4 Tips For Keeping Whites White
Nothing quite says ‘professional’ like crisp, clean white sheet or fluffy white towels. However, a number of common washing mistakes (many of which you may not even realise you’re doing) can leave your once bright whites a washed out shade of grey or yellow over time.
Whether you run a laundry room in a care home, school, hospital, spa, restaurant or another busy business, here are four of the best tips for keeping whites white – and they’ll work at home too.
Expert advice for washing whites
By following these simple tips for your white laundry, it’s easy to ensure that your sheets, towels and other items stay as bright as the day they were bought.
1. Separate colours and fabrics
While it may be common practice to not mix black and white laundry garments in the wash, it’s easy to overlook the mixing of other, lighter shades (such as blue, green and pink) with white garments. This won’t necessarily result in colour transfer or ‘bleeding’, but white fabric is prone to picking up fluff from darker items, which will make it appear dingy and unclean.
If you’re in a hard water area, this can discolour your whites.
Ask a laundry expert about water softeners.
As well as colours, you should also take into account fabric types when washing white clothes for residents or uniforms for staff. This is due to the fact that some delicate garments will require laundering at a lower temperature, or even by hand.
To make separating your fabrics as simple as possible, refer to the following guidelines:
Acetates and acrylics can be washed together
Cotton, linen and similar materials can be washed together
Wool should be washed separately
Delicates should be washed separately (often by hand)
Do not skip rinses as detergent carryover will discolour items when drying
2. Wash at a high temperature
As a general rule, white garments should be washed at a temperature of at least 65 degrees. This is typically the best option for white garments as higher temperatures are the most effective at removing ingrained dirt (as well as sanitising and killing germs).

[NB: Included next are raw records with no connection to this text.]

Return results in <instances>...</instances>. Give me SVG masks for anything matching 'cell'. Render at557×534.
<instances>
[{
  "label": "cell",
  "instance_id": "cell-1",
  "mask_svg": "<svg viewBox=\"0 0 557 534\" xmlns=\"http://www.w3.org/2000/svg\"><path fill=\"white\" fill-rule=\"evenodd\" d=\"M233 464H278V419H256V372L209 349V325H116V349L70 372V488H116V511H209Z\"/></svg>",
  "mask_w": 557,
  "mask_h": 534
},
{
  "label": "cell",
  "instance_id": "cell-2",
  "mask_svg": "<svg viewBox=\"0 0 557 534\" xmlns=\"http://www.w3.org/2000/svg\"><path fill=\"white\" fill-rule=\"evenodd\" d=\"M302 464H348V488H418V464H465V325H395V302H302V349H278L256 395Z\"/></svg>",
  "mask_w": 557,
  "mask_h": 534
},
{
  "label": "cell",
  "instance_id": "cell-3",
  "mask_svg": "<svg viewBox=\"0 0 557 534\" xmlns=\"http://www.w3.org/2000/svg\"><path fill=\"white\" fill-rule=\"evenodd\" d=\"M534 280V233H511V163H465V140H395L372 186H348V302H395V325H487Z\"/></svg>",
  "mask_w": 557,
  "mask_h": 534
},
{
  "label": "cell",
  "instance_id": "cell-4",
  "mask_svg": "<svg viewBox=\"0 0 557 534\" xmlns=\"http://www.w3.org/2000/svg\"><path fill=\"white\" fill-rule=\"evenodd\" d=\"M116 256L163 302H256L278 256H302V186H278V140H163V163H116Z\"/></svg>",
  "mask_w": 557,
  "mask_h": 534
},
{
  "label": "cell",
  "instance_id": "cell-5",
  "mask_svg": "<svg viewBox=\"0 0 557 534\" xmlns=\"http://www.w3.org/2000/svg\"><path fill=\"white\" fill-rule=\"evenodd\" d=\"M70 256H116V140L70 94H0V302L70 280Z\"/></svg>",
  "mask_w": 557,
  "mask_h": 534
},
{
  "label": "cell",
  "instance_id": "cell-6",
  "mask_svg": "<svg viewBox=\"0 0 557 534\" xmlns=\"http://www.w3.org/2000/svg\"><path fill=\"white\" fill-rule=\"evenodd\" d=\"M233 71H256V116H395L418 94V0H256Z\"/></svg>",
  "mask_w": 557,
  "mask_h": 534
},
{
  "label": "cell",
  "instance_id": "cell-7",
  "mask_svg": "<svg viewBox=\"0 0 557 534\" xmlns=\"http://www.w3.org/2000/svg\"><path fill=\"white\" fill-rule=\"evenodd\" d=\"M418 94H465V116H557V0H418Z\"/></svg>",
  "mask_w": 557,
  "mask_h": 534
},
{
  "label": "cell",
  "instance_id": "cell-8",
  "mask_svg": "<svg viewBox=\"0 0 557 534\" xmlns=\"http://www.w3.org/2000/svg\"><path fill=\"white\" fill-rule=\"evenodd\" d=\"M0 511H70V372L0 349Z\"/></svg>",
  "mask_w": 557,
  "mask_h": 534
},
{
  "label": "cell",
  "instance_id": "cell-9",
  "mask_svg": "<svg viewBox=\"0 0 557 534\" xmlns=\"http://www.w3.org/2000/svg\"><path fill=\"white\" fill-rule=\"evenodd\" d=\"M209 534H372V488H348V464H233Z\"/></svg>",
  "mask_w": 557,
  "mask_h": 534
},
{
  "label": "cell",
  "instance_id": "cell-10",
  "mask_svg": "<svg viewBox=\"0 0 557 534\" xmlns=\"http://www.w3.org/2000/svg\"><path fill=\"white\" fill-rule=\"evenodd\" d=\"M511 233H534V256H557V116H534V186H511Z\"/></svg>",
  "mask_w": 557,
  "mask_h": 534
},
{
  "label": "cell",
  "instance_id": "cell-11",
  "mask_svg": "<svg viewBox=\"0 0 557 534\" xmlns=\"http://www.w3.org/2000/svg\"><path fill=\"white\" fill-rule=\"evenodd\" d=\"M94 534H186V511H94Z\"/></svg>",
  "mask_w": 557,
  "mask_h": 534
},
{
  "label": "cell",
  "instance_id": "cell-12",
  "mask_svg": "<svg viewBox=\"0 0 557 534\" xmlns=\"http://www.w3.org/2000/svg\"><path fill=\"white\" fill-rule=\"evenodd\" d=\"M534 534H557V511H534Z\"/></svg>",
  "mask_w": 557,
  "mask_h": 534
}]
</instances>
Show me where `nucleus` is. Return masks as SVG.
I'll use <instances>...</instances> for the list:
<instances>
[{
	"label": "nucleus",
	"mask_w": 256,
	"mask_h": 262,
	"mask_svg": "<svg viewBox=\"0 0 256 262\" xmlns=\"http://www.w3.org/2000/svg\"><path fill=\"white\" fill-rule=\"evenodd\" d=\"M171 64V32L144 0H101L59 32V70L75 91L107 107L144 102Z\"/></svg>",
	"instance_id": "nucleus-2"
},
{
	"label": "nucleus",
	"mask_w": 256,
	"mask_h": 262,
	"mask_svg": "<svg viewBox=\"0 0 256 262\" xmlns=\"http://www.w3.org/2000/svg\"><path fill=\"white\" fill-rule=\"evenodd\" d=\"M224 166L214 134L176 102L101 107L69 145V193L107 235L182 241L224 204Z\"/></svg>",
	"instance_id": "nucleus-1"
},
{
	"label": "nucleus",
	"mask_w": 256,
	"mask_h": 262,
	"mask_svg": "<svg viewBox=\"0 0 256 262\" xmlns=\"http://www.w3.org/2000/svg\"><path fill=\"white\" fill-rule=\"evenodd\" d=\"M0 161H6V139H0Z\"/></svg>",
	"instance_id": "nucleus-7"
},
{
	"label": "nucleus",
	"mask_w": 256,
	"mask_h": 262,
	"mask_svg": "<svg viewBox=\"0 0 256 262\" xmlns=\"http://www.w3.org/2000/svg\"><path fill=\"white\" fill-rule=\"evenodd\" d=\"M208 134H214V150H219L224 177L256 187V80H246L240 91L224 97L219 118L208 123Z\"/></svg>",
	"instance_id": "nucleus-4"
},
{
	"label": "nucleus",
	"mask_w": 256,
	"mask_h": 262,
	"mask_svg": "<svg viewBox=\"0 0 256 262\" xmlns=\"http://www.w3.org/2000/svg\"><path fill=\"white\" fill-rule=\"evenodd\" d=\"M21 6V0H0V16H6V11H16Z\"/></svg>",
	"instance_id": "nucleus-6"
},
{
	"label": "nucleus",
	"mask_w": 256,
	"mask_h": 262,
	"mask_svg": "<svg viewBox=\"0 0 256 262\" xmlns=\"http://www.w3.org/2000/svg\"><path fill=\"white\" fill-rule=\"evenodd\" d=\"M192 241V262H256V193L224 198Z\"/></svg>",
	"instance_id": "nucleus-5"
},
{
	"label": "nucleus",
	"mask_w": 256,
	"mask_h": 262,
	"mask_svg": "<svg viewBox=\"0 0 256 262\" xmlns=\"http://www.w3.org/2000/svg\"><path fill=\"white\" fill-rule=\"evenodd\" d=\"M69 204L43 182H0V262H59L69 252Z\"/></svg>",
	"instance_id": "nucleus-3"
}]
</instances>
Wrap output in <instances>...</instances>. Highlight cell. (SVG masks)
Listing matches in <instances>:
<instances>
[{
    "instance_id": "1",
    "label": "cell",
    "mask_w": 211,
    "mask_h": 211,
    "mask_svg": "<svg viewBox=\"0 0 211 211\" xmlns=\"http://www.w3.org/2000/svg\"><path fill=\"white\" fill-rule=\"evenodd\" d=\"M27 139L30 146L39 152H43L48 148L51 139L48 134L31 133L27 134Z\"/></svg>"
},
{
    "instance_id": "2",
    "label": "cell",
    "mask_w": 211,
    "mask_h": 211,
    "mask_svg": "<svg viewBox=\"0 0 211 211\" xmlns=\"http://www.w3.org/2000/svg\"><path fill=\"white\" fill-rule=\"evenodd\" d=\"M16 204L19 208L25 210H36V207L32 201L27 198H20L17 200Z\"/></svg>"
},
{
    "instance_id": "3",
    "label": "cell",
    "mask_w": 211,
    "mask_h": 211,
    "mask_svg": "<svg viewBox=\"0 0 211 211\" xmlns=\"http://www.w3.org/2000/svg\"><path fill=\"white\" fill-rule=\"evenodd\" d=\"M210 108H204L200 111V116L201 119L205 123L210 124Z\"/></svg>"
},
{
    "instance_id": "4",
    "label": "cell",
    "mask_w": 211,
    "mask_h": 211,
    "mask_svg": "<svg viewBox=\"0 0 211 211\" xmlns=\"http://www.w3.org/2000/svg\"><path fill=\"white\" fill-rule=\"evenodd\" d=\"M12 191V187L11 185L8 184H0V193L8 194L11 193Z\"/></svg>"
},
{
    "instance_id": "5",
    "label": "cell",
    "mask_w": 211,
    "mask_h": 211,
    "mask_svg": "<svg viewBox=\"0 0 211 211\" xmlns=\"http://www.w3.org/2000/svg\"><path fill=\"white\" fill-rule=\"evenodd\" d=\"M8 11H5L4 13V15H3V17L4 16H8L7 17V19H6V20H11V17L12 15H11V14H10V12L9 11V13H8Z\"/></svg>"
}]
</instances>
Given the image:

However, as we already know, wool and similarly delicate fabrics will shrink or obtain further damage if laundered at too high a temperature. To ensure such items retain their original brightness without their quality being compromised, you can add a whitener or brightener to the wash.
While the above guidance is a good ‘rule of thumb’ guide for keeping whites white, it’s also possible to get the same results or better at low temperatures – using ozone laundry. This natural (disinfection) method also opens up fibres more than a traditional thermal wash, which can help you get soft, fluffy towels that impress your guests.
3. Use the correct detergent
White laundry, black and brightly coloured garments all have different requirements to keep them looking their very best. To boost the brightness of your items and prevent dingy whites , opt for a detergent with an added bleaching agent. Be warned though…bleach shouldn’t be used on bright colours as will fade them, meaning you’ll probably have to buy two types of detergent.
Once you’ve found the most suitable detergent, it’s important to use the right amount during each wash cycle. While items may not be badly stained (leading many to believe that they only need to use half of the recommended amount of detergent) this can have a detrimental effect on your washing equipment. Find out how detergent auto-dosing could help.
By not using the recommended amount of detergent, grease and limescale will build up in the washer, resulting in garments picking up more dirt during the wash.
4. Prevent and pre-treat stains
We’ve all had those moments- you’re wearing a new white outfit, when suddenly you’ve spilt something down the front of it. The same can happen with new bedding, uniforms, towels and other expensive-to-replace items. Luckily, it’s easy to salvage your items with these simple tips...
Don’t let the stain dry - treat it as soon as possible! As soon as it becomes ingrained in the fabric, it will be all the harder to remove.
Immediately pre-treat the garment with a stain removal product formulated specifically for the stain type (such as sauce or ink). Alternatively, you can use a small amount of detergent.
Use bleach as a pre-treatment as a last resort- it has the potential to damage delicate garments, so always check the inner care label before applying to the fabric.
After pre-treating, try a cold wash- in some instances, hot water can seal in stains, making them harder to remove in the long-run.
If your stain isn’t removed after laundering, don’t let the garment dry- pre-treat and wash for a second time (or until the stain is considerably faded or removed).
To prevent yellowing from everyday wear, simply add half a cup of baking soda to each wash.
Bonus tip: use a colour remover – they can be very effective on whites too.
Remember: if in doubt, check the clothes washing labels before washing or treating garments.